GPU Gaming Containers: The Quest Begins
After getting JupyterLab working with GPU support (see 082_jupyterlab_gpu), I had a taste of what GPU workloads could do in Kubernetes. Neural networks are cool, but you know what would be cooler? Playing Baldur's Gate 3 streamed from a containerized Steam instance running on my cluster.
The plan: Use Packer to build a gaming container image with Steam and Proton, run it on velaryon's RTX 2070 Super, and stream games via Steam Remote Play. This is definitely overkill for playing video games, but that's never stopped me before.
The Architecture: CUDA vs OpenGL
Before diving in, I needed to understand what makes gaming different from machine learning workloads. JupyterLab uses CUDA—NVIDIA's framework for general-purpose parallel computing. You write kernels that run math operations across thousands of GPU cores. Matrix multiplication, neural network training, that sort of thing.
Gaming uses OpenGL (or Vulkan), which is specifically designed for 3D graphics rendering. It's a fixed pipeline:
Vertices → Vertex Shader → Rasterization → Fragment Shader → Pixels
Both use the same GPU hardware, but they're different programming models. CUDA is "here's data and a function, run it everywhere." OpenGL is "here's a 3D scene, transform and render it through these specific stages."
The RTX 2070 Super has both capabilities. JupyterLab already proved CUDA works. Now I needed to verify the graphics path worked too.
Stage 1: Verifying the Foundation
First, I checked that the NVIDIA device plugin was still running:
$ kubectl get pods -n nvidia
NAME READY STATUS RESTARTS AGE
nvidia-nvidia-device-plugin-wflzh 2/2 Running 0 3d23h
Good. The device plugin is what advertises GPU resources to Kubernetes. Without it, you can't request nvidia.com/gpu: 1 in your pod spec.

---

EXERCISE AIM: Carry on with the write-up about building a GPU gaming container on Kubernetes, starting right after its final sentence.

SUPPLIED DATA:
---

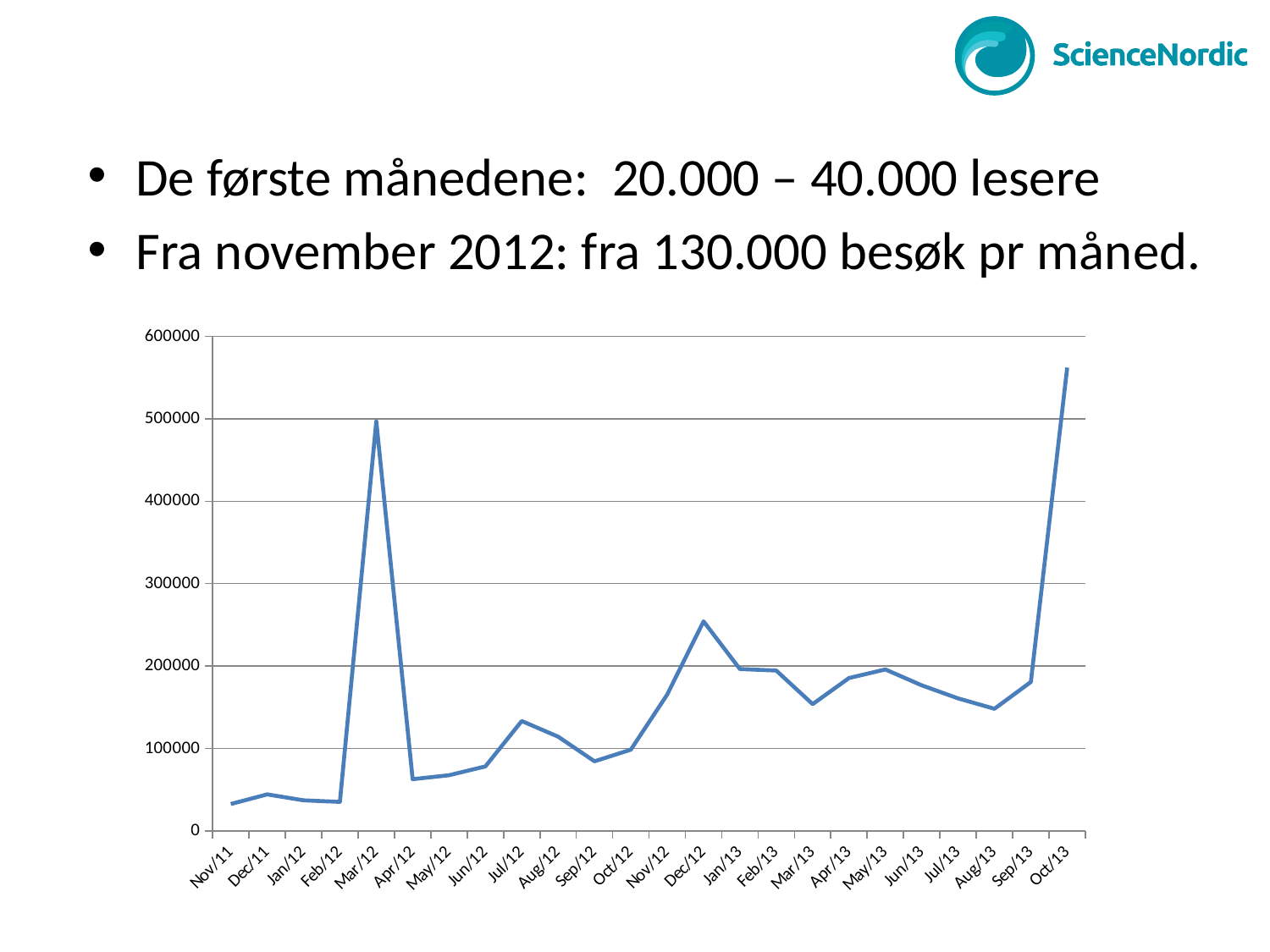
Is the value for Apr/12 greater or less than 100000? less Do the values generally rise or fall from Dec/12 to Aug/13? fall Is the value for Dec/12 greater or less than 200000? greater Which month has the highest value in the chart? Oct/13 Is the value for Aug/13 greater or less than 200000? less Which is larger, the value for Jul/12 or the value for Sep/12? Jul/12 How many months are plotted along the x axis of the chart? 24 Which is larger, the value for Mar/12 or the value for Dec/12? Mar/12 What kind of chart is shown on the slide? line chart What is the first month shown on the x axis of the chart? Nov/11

---

WRITTEN ANSWER:
Next, I verified velaryon was advertising GPU capacity:
$ kubectl get node velaryon -o jsonpath='{.status.capacity}' | jq
{
"cpu": "24",
"memory": "32786032Ki",
"nvidia.com/gpu": "4",
...
}
Four GPUs! Well, one physical GPU time-sliced into four virtual ones. The time-slicing config from the JupyterLab setup advertises 1 physical RTX 2070 Super as 4 resources via context-switching. JupyterLab is using one slot, leaving three free.
Testing CUDA Access
I created a simple test pod to verify CUDA still worked:
# gpu-test-pod.yaml
apiVersion: v1
kind: Pod
metadata:
name: gpu-test
spec:
runtimeClassName: nvidia # Use NVIDIA container runtime
nodeSelector:
role: gpu
tolerations:
- key: gpu
operator: Equal
value: "true"
effect: NoSchedule
containers:
- name: gpu-test
image: nvidia/cuda:12.0.0-base-ubuntu22.04
command: ["nvidia-smi"]
resources:
limits:
nvidia.com/gpu: "1"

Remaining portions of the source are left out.